- Directed by: Charles Finch
- Written by: Charles Finch
- Produced by: Mark Amin
- Starring: Sandrine Bonnaire Jane March Charles Finch James Fox Jean Rochefort Julian Sands
- Cinematography: Monty Rowan
- Edited by: Chris Joyce
- Music by: Peter John Vettese
- Distributed by: Trimark
- Release dates: 13 September 1996 (TIFF); 10 February 1998 (video);
- Running time: 110 minutes
- Countries: United States United Kingdom
- Languages: English French

= Never Ever (1996 film) =

Never Ever is a 1998 independent film written and directed by Charles Finch, and starring Finch, Sandrine Bonnaire, and Jane March. It premiered at the Toronto International Film Festival on 13 September 1996 and was later released to video on 10 February 1998.

==Plot==
Thomas and Amanda Murray, a British couple, move to Paris where Thomas gets a job working at a bank owned by Amanda's father, Arthur.

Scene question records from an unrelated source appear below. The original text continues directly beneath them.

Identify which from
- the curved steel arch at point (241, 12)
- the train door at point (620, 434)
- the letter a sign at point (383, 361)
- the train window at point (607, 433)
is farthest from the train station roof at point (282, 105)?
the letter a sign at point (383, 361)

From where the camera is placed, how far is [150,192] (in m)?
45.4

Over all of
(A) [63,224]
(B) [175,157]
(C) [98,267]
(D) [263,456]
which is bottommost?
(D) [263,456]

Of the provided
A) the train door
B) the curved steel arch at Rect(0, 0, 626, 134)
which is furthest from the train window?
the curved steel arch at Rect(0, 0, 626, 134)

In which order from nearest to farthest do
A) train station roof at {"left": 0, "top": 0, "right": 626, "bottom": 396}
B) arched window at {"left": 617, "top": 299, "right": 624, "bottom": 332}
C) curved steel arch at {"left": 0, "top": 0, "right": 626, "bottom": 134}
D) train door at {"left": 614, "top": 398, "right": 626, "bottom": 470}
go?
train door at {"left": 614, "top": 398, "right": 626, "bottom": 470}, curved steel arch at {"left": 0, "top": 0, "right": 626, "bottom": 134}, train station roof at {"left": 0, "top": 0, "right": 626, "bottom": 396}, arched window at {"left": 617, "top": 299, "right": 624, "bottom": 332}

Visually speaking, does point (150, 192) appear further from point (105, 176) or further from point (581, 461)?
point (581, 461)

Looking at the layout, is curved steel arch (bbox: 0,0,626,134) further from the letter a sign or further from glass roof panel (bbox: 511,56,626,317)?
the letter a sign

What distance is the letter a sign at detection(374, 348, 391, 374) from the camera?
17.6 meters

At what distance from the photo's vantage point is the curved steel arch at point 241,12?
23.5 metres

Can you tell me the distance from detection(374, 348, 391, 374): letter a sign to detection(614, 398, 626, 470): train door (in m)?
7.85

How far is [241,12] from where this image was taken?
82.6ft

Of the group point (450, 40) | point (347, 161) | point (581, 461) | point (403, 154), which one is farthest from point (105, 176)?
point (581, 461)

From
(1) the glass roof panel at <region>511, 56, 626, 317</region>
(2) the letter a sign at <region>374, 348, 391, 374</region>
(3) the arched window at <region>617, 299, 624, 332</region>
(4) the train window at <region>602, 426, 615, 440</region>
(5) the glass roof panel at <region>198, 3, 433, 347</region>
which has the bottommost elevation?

Amanda does not like Paris, and returns home to London. On a country drive, Thomas meets up with a French woman named Katherine and begins an affair with her. When Amanda discovers the affair, she attempts suicide. Arthur begs Thomas to drop Katherine, reconcile with Amanda and fly off with her to Hong Kong, where another job awaits him.

==Cast==
- Sandrine Bonnaire as Katherine Beaufort
- Jane March as Amanda Murray
- Charles Finch as Thomas Murray
- James Fox as Arthur Trevane
- Jean Rochefort as Gerard Panier
- Julian Sands as Roderick

==Critical reception==
The film received negative reviews. Variety described it as "an embarrassingly klutzy romantic drama" but said "Bonnaire brings light and flavor to her role and scenes, and handles her dialogue as best as possible, but she's basically paddling upstream".